В комнату влетела Ксения Глебовна. Держась за сердце, спросила:
— Лена, как⁈ У тебя будет ребенок?
Я посмотрел на Лену, перевел взгляд на будущую тещу. Где это она скрывалась? Не иначе, сидела за стенкой и подслушивала. Научилась плохому у зятя.
— Лена, что за ребенок⁈ — звенящим от возмущения голосом повторила Ксения Глебовна.
— Как, что за ребенок? Наш с Иваном. Ведь после того, как мы поженимся, у нас будут дети, — не моргнув глазом ответила Аленка.
— Лена, не нужно так пугать! — возмущенно воскликнула будущая теща.
— А тебе, маменька, не нужно подслушивать, — парировала кареглазка. — И вообще, мне надоело, что за каждым моим шагом, за каждым словом следят, словно я живу не в доме у тетушки, а сижу в тюрьме, а ко мне приставлены надзирательницы.
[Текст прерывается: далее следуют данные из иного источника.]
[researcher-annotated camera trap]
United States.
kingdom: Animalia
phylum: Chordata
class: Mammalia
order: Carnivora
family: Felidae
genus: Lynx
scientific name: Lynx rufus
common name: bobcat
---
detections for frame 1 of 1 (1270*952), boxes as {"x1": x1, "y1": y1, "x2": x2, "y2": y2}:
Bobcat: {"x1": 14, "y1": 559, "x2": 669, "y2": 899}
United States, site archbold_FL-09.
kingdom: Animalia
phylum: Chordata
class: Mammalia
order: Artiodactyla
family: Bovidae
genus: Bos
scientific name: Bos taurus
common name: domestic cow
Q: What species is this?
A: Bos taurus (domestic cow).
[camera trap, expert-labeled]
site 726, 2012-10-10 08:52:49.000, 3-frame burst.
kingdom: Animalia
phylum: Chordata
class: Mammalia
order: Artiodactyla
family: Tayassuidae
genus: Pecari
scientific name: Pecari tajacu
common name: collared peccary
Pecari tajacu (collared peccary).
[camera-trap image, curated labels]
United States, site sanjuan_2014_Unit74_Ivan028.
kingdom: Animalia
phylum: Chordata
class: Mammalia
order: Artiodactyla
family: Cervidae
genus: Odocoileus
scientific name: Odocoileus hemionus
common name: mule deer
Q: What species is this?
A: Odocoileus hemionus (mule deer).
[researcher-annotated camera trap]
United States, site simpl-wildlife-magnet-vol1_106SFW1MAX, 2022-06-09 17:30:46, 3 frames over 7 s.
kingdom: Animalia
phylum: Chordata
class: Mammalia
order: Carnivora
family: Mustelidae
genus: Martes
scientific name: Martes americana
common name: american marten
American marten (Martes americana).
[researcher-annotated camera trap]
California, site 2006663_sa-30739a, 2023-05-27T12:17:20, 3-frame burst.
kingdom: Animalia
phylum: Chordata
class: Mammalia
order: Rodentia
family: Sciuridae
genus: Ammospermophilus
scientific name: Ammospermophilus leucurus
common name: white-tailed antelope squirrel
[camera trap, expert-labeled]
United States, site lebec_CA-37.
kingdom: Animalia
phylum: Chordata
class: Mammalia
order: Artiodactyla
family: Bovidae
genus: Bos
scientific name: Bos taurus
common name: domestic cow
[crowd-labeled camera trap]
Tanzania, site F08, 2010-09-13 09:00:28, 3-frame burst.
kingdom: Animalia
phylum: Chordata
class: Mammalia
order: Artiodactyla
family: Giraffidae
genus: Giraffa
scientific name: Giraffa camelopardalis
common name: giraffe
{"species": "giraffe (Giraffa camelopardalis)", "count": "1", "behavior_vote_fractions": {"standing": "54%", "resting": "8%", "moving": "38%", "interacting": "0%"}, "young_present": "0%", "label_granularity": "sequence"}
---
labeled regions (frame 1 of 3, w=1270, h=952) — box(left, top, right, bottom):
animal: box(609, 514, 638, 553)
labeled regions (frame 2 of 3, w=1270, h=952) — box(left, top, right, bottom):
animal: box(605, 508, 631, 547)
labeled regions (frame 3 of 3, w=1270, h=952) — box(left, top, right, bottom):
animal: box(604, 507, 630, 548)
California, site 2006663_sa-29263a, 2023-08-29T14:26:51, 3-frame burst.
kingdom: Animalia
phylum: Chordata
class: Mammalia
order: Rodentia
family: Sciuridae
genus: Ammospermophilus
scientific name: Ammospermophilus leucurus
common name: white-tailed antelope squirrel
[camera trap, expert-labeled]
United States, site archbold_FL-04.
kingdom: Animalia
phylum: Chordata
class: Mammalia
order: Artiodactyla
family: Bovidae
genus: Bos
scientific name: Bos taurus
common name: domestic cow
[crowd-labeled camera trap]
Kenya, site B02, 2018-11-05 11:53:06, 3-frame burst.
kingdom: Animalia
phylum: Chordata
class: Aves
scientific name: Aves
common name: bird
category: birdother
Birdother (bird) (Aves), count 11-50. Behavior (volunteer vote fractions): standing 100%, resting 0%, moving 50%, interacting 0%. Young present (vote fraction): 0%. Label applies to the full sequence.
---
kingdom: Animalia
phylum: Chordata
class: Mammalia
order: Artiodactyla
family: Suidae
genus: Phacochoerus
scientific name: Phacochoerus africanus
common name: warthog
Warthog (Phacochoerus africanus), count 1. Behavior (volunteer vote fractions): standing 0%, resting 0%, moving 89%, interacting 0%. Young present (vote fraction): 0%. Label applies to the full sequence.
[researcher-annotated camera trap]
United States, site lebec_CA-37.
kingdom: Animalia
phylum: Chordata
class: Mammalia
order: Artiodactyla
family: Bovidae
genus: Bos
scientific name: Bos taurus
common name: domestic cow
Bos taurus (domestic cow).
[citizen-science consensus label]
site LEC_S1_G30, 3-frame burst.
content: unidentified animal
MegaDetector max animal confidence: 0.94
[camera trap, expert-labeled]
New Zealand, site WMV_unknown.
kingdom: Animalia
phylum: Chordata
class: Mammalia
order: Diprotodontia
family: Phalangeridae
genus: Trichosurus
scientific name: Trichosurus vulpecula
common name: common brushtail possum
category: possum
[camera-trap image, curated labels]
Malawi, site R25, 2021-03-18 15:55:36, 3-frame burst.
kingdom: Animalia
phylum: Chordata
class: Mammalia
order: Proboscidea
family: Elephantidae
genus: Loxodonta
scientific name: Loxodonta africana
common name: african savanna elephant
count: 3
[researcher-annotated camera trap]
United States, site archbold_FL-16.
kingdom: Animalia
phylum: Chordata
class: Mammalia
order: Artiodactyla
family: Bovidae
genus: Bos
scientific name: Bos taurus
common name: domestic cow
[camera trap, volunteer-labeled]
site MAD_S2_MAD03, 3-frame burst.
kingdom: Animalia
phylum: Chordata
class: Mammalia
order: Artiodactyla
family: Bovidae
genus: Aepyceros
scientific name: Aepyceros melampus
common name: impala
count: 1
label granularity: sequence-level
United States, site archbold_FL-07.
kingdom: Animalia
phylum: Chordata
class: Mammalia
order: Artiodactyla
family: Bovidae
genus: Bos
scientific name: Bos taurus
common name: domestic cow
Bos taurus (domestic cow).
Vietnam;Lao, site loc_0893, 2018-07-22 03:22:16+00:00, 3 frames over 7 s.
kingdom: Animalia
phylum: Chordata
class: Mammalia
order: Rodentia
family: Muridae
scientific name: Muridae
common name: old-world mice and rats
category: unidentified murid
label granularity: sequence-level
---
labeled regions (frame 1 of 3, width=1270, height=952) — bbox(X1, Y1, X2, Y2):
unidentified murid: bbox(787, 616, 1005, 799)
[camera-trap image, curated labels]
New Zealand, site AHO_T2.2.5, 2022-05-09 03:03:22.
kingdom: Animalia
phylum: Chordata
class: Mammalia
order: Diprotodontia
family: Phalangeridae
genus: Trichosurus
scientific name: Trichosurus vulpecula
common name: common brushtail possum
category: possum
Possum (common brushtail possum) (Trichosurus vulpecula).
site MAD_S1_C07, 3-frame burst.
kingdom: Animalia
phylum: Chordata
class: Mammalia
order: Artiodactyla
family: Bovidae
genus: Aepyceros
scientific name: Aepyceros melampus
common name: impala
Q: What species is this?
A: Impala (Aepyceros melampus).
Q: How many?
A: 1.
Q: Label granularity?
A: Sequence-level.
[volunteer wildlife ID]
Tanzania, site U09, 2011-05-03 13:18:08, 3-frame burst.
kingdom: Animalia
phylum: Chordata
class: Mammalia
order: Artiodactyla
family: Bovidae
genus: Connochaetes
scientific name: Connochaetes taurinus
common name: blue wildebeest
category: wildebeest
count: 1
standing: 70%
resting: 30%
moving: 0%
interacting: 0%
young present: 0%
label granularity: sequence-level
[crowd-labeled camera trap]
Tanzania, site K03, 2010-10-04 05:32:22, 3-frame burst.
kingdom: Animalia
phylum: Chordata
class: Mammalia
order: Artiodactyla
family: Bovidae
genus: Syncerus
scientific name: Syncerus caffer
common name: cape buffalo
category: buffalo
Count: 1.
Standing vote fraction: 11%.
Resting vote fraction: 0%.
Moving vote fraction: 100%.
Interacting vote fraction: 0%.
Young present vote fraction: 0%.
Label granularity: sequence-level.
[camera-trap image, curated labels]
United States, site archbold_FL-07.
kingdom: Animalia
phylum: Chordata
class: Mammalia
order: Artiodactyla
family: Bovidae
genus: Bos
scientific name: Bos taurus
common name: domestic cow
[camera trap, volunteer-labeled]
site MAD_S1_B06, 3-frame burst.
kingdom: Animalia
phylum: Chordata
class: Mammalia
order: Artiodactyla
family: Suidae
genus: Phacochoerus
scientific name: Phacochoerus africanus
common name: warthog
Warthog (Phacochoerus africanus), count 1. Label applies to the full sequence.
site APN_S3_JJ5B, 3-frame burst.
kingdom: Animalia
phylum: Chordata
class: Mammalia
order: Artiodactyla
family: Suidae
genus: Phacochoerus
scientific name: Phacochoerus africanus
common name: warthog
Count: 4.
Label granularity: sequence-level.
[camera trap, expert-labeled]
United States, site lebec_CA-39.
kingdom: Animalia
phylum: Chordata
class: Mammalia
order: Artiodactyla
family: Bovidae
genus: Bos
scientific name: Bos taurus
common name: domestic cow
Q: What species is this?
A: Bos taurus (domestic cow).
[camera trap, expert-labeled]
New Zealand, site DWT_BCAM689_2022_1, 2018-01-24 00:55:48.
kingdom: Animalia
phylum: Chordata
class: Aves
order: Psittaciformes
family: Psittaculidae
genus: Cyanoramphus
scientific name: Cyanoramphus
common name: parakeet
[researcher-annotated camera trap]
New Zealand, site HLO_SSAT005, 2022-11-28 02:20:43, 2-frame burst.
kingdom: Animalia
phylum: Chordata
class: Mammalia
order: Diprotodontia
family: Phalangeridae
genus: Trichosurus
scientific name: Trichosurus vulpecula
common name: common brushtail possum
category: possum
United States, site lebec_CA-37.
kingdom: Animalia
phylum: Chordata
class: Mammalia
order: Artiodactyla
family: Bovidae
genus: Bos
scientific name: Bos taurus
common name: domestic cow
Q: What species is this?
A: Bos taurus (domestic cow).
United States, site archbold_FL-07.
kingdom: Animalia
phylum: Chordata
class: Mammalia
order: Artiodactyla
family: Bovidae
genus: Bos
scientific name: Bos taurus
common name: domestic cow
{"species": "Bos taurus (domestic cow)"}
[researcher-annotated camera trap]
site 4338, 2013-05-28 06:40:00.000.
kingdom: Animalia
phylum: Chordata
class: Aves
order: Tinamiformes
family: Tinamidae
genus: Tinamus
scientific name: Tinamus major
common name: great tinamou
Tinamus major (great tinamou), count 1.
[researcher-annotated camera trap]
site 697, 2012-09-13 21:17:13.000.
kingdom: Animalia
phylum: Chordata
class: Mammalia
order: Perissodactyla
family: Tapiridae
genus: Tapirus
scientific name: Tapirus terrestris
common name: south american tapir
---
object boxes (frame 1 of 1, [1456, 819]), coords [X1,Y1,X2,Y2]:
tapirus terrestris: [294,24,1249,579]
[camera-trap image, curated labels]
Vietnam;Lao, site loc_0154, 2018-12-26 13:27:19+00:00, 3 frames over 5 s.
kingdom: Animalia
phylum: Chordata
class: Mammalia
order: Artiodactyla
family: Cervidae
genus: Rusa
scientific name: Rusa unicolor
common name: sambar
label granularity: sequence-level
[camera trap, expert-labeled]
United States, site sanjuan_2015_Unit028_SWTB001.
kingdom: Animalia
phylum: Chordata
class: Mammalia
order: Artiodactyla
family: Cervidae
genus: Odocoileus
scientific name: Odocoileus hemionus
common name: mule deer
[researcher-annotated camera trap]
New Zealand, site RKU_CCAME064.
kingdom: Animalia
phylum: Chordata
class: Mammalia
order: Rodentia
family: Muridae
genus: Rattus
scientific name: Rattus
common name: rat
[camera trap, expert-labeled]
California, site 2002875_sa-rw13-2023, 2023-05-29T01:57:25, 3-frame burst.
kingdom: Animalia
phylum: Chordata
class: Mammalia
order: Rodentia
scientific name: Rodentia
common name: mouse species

— Ну, знаешь ли! — еще больше возмутилась Бравлина-старшая. — Как ты можешь сравнивать дом своей тетушки с тюрьмой, а родную мать с надзирательницей⁈
Определенно, во время нашего первого знакомства, госпожа Бравлина казалась мне гораздо мудрее. А здесь включилось «яжмать». Хотел сказать, что в тюрьмах за каждым шагом арестантов никто не следит, сидят они по камерам и сидят, а все надзиратели бродят по коридорам, но не успел. Может, и хорошо, что не успел. Мама с дочкой помирятся, а зять останется крайним.
Утихомиривать назревающий скандал примчалась тетушка.
— Ксения… Елена… Ну что вы опять сцепились, словно две кошки?
Ого, значит, в доме Десятовых это уже не первая стычка мамы и дочери?
— Анна, ты представляешь, моя дочь считает меня надзирательницей! — пожаловалась матушка на дочку. Правда, не сказала, что Аленка говорила во множественном числе.
— Лена, ну как тебе не стыдно!
— Анна Николаевна, ей очень стыдно, — вмешался я. — Но ругать следует не Леночку, а меня.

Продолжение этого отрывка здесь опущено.